Mit der Temperatur steigt auch das Risiko
Immer wieder diskutiert wird auch der weltweite Klimawandel, der nicht nur ein Grund ist für die in den letzten Jahren beobachteten extremen Wettterereignisse und Naturkatastrophen. „Von wahrscheinlich größerer Bedeutung als diese direkten Folgen werden langfristig die indirekten Folgen einer anthropogenen Klimaänderung für die menschliche Gesundheit sein.
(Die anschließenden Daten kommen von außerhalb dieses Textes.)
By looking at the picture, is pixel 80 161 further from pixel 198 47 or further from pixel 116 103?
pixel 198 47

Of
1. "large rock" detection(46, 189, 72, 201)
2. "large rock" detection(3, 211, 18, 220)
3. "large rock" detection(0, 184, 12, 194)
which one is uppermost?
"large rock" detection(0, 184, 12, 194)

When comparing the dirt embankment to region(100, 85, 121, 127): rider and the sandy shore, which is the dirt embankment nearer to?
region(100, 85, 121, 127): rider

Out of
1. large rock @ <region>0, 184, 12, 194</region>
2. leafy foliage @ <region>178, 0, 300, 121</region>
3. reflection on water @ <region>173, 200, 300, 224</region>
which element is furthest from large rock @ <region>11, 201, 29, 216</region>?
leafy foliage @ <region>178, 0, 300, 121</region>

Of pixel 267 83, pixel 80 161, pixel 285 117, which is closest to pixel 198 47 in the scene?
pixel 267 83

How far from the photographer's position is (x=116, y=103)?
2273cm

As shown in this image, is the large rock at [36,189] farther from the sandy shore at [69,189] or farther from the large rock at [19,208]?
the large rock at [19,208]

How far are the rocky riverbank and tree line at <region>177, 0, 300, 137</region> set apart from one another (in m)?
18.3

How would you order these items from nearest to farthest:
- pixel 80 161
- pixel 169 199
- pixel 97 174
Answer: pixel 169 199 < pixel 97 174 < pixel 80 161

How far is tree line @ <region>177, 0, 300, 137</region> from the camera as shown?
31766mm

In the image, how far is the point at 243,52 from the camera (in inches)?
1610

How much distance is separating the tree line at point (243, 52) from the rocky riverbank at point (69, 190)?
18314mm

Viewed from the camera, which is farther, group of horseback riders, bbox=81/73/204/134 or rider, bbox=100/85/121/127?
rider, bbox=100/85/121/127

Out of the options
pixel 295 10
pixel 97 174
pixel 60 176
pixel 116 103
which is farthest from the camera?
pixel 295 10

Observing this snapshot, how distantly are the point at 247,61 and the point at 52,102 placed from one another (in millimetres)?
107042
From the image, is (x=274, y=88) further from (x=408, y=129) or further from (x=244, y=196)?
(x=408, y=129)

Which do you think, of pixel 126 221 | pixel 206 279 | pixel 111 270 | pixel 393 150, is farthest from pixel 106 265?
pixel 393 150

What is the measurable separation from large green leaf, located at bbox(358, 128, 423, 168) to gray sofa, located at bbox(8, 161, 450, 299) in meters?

Hierbei stehen insbesondere die Infektionskrankheiten im Mittelpunkt des Interesses“, hieß es vor wenigen Monaten im „Bundesgesundheitsblatt“ in einem Aufsatz von RKI-Wissenschaftlern. Mit Blick auf Deutschland betreffe dies „sowohl Infektionserreger, die bereits endemisch sind (zum Beispiel Hantaviren, Borrelien und das FSME-Virus), als auch neue, bisher in Deutschland nicht heimische Erreger, die über den Transport von Menschen, Tieren oder Waren eingeschleppt werden können“. Deutschland müsse sich auf diese Problematik einstellen, mahnen die RKI-Wissenschaftler.